Por qué confiar en los demás
La doctrina de Santo Tomás nos sigue ofreciendo ricas reflexiones sobre otros aspectos relacionados con la felicidad. Los tipos de bienes, el legítimo amor a sí mismo, el valor de las riquezas y las alabanzas, o la conexión del deseo de una felicidad perfecta con la trascendencia han sido ya abordados en estas líneas. Y cada vez lo hemos hecho partiendo del presupuesto de que no gozaríamos solos de tal felicidad, sino que la compartiríamos con otros.
Esto nos lleva a una dimensión esencial de nuestra vida: vivimos con otros y de hecho necesitamos de los otros para vivir. El Robinson Crusoe es una excepción a nuestra naturaleza. Y sin embargo, no siempre somos conscientes de cómo debemos vivir con los otros para contribuir no sólo a nuestra felicidad sino a la de los demás. Y aquí es donde nuestro patrono nos ofrece una respuesta: no podemos vivir sin confiar en los demás y da la razón de ello.

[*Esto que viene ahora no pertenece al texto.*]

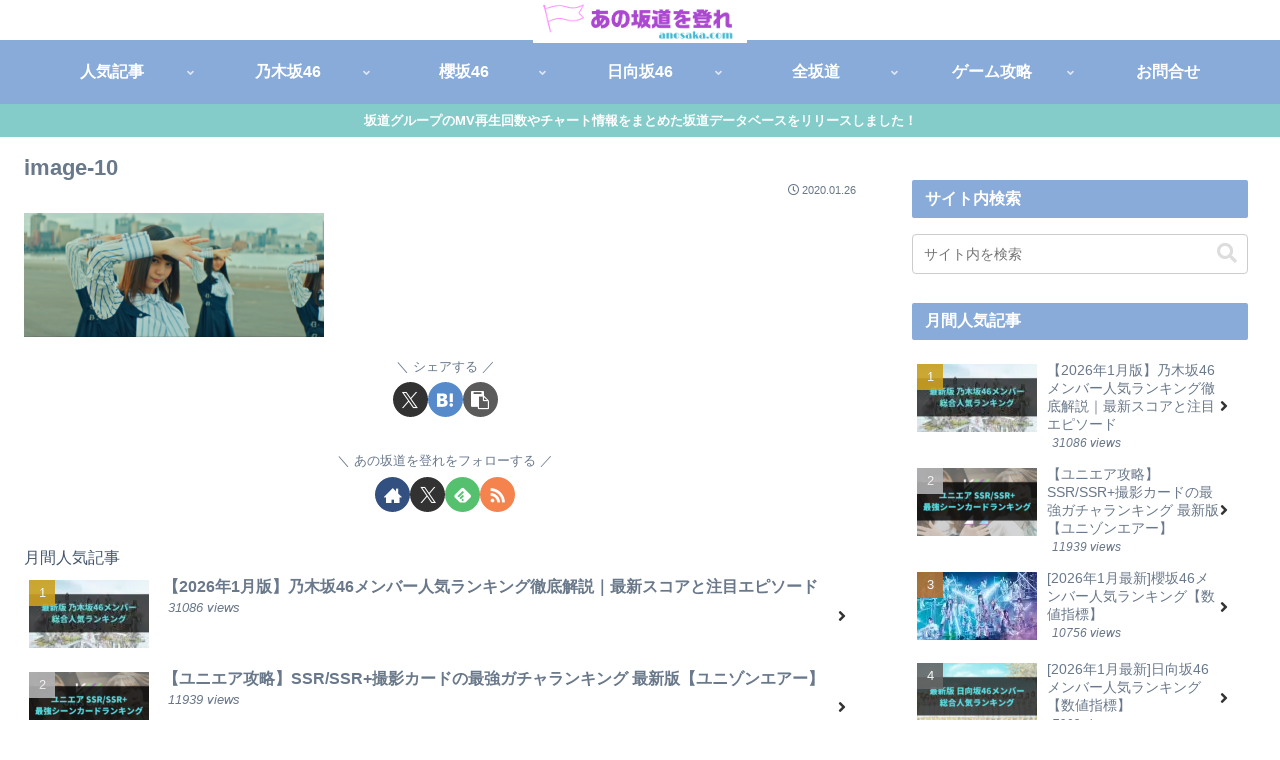

--- FILE ---
content_type: text/html; charset=utf-8
request_url: https://www.google.com/recaptcha/api2/aframe
body_size: 268
content:
<!DOCTYPE HTML><html><head><meta http-equiv="content-type" content="text/html; charset=UTF-8"></head><body><script nonce="RfzDoCj-gCFDPYze4fwbUg">/** Anti-fraud and anti-abuse applications only. See google.com/recaptcha */ try{var clients={'sodar':'https://pagead2.googlesyndication.com/pagead/sodar?'};window.addEventListener("message",function(a){try{if(a.source===window.parent){var b=JSON.parse(a.data);var c=clients[b['id']];if(c){var d=document.createElement('img');d.src=c+b['params']+'&rc='+(localStorage.getItem("rc::a")?sessionStorage.getItem("rc::b"):"");window.document.body.appendChild(d);sessionStorage.setItem("rc::e",parseInt(sessionStorage.getItem("rc::e")||0)+1);localStorage.setItem("rc::h",'1769113745028');}}}catch(b){}});window.parent.postMessage("_grecaptcha_ready", "*");}catch(b){}</script></body></html>

--- FILE ---
content_type: text/css
request_url: https://anosaka.com/wp-content/cache/autoptimize/css/A.autoptimize_single_fb9ba85865827e734a12ac1b2e2fc9c0.css,qver=6.9,afver=20250728030835.pagespeed.cf.NHGvn3Tyk8.css
body_size: 1160
content:
.pagination-next-link{background-color:#928484;font-weight:700;color:#fff;width:50%;margin:0 auto;border-radius:45px;border:none}.blocks-gallery-caption{font-size:.7em;margin-left:auto;margin-right:auto}figcaption{font-size:.7em;text-align:center}article p{line-height:1.6!important;margin:1.1em 0!important;margin-bottom:.7em!important}.logo-image{padding:.1em 0!important}article h1{font-size:1.4em!important;line-height:1.2!important}.entry-content h2{font-size:1.6rem;line-height:1.8rem;margin:30px 0 20px;padding:8px 10px;font-weight:700;background-color:#313131;border-left:6px solid #b027f5;color:#f2fff0;border-radius:0 6px 6px 0;box-shadow:0 2px 5px rgba(0,0,0,.2)}.entry-content h3{font-size:1.3rem;line-height:1.6rem;margin:30px 0 15px;padding:6px 8px;font-weight:700;background-color:#f9f9f9;border-left:4px solid #9a24d1;border-bottom:2px solid #d1d1d1;color:#313131;border-top:3px solid #313131;border-radius:0 4px 4px 0}.entry-content h4{font-size:1.2rem;line-height:1.4rem;margin:20px 0 10px;padding:4px 6px;font-weight:600;background-color:#fff;border-left:3px solid #666;border-top:2px solid #aaa;color:#444;border-radius:0 3px 3px 0;box-shadow:inset 0 1px 3px rgba(0,0,0,.1)}.has-text-align-center{text-align:center}.menu-icon{min-height:26px!important}.notice-area{padding:.4em!important}.breadcrumb{margin:.3em .2em!important;line-height:1.3!important}article h1{padding:.2em 0 0!important;margin:0 0 .1em!important}.article h2{line-height:1.3!important;margin-top:.7em!important;margin-bottom:.7em!important}.article h3{margin-top:1em!important;margin-bottom:.8em!important}.article h4{margin-top:1em!important;margin-bottom:.8em!important}.date-tags{margin-bottom:.2em}.toc_title{margin:.2em auto!important;padding:.5em 1.3em}.toc_list{margin-top:.4em!important}#toc_container{padding:.3em .6em!important;padding-top:.2em!important;margin-bottom:.5em!important}.content{margin-top:7px!important}.main{margin:5px 3px!important;padding:0 .53em!important}.entry-content{margin-top:.4em;margin-bottom:.8em}.blank-box{padding:.3em .5em}.blank-box p{margin:.5em 0!important}.blogcard{padding:.6em .5em}.blogcard-wrap{margin:.8em auto!important}.primary-box{margin-bottom:.4em;padding:7px}.pager-links{margin:7px 0}.page-numbers{border-radius:10%;margin:0 9px;border:1px solid;box-shadow:0 0 1px;height:43px}.ad-area{margin-bottom:.6em!important}.wp-block-advgb-table td{padding:.3em!important}table td{padding:.3em!important}.adtext_anosaka{margin:.5em 0!important}a{text-decoration:none}table{margin-left:auto;margin-right:auto;margin-bottom:.5em!important}.menu-drawer a{padding-top:.7em!important;padding-bottom:.2em!important;padding-left:.4em!important}.menu-drawer>.menu-item-has-children>a{padding:1rem 2rem;border-bottom:2px solid #88abda}.menu-drawer .sub-menu{padding-left:10px}.navi-in>ul .sub-menu{min-width:280px}.sub-menu .caption-wrap{padding-left:8px}.navi-in>ul .sub-menu a{padding:4px}.yyi-rinker-contents{padding:0!important;margin:.8em 0!important;margin-top:.2em!important}.yyi-rinker-box{padding:.3em!important}.yyi-rinker-title{font-size:12px;line-height:1.3}.price-box{font-size:.6em;line-height:1.3}.yyi-rinker-links{margin:7px auto}.afi-link{margin:0 auto!important;text-align:center;font-weight:800}.hinakoi-ranking{width:100%}.hinakoi-ranking thead tr :first-child{width:112px}.overflow-table{display:block;overflow-x:scroll;white-space:nowrap;-webkit-overflow-scrolling:touch}.igsv-table thead tr th{padding:.5em .3em!important}.custom-table caption{background:#88abda;color:#fff}.scroll-table{display:block;width:auto!important;overflow-x:scroll;white-space:nowrap;-webkit-overflow-scrolling:touch}.formation table tbody tr td{padding:.15em!important;font-size:.9em}.nomargin{margin:0!important}div table th,div table td{font-size:.85em;line-height:1.2!important}.top-ad{display:block;min-height:250px;width:100%;margin:0 auto}

--- FILE ---
content_type: application/javascript; charset=utf-8
request_url: https://fundingchoicesmessages.google.com/f/AGSKWxXiW0Hh1tiKJ_fbmLZ7NsO683qpS-Ls2ITsraISOI4bV9lxhvHQWoRpUoCaiGiOvIhe-WIsvg3xHIsu19caTFXh7lOsIHx0M3wgLc3b0WP-P9ZUcHPE5O7Ktp7viwz5qAgdbiLO55l5qNGruHpr2zseoPwf2P1dpgokVGwyroXKB8F3Ky-EVG9hTerL/_/advert31./framead./adsx728./adsline./adv-div-
body_size: -1287
content:
window['0771cc85-b945-47e4-b35d-3608826480f4'] = true;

“Por el hecho de ser animal social, un hombre a otro naturalmente le debe todo aquello sin lo cual la conservación de la sociedad sería imposible. Ahora bien: la convivencia humana no sería posible si los unos no se fían de los otros como de personas que en su trato mutuo dicen la verdad” (Suma Teológica, II-IIa, q. 109, a. 3, ad 1).
La razón es, pues, que somos seres sociales, es decir, hechos para vivir en sociedad, y esto es así no por un contrato o convenio, sino por naturaleza. Además, esa vida en sociedad debe estar ordenada al fin del hombre que es su felicidad, tal como la entendemos aquí: de forma integral y trascendente. Pertenece al orden propio de la sociedad el que cada uno vea y trate a los demás como se trataría a sí mismo, con amor y respeto, lo cual no puede nacer más que de la confianza mutua. A su vez, nace esta confianza de la conciencia de que uno puede fiarse del otro porque no le engaña, sino que le dice y actúa en verdad. Sólo este respeto por la verdad, la honestidad, hace posible y duradera la sociedad. Así pues, la veracidad, el decir la verdad y actuar conforme a ella cumpliendo la palabra dada y el ser honestos, es el fundamento y la exigencia de una vida en sociedad que nos permita conseguir nuestro fin. Por eso a cada uno “se le exige por una cierta honestidad decir la verdad a los demás” (Suma Teológica, II-IIa, q. 114, ad. 1), así como la convivencia afable es exigencia añadida de la convivencia.
Decir la verdad y respetar así a la misma verdad y a los demás es en lo que consiste la virtud de la veracidad que es buena y laudable, frente a la mentira, que “es por sí misma mala”. ¿Por qué? Porque, siendo la misión de las palabras ser signo natural de las ideas, es “antinatural e indebido significar con palabras lo que no se piensa” (Suma Teológica, II-IIa, q. 110. in c).
Honestidad, transparencia, reconocimiento veraz y valiente de lo que son las cosas, fidelidad a la verdad y a la palabra dada, son, pues, requisitos para una sociedad que contribuya a la felicidad de cada uno de sus miembros. Y en definitiva es cada uno de los miembros, es decir, cada uno de nosotros, el responsable de si es o no honesto, transparente, veraz, fiel y humilde, y, por tanto, de que lo sea la sociedad en que vive.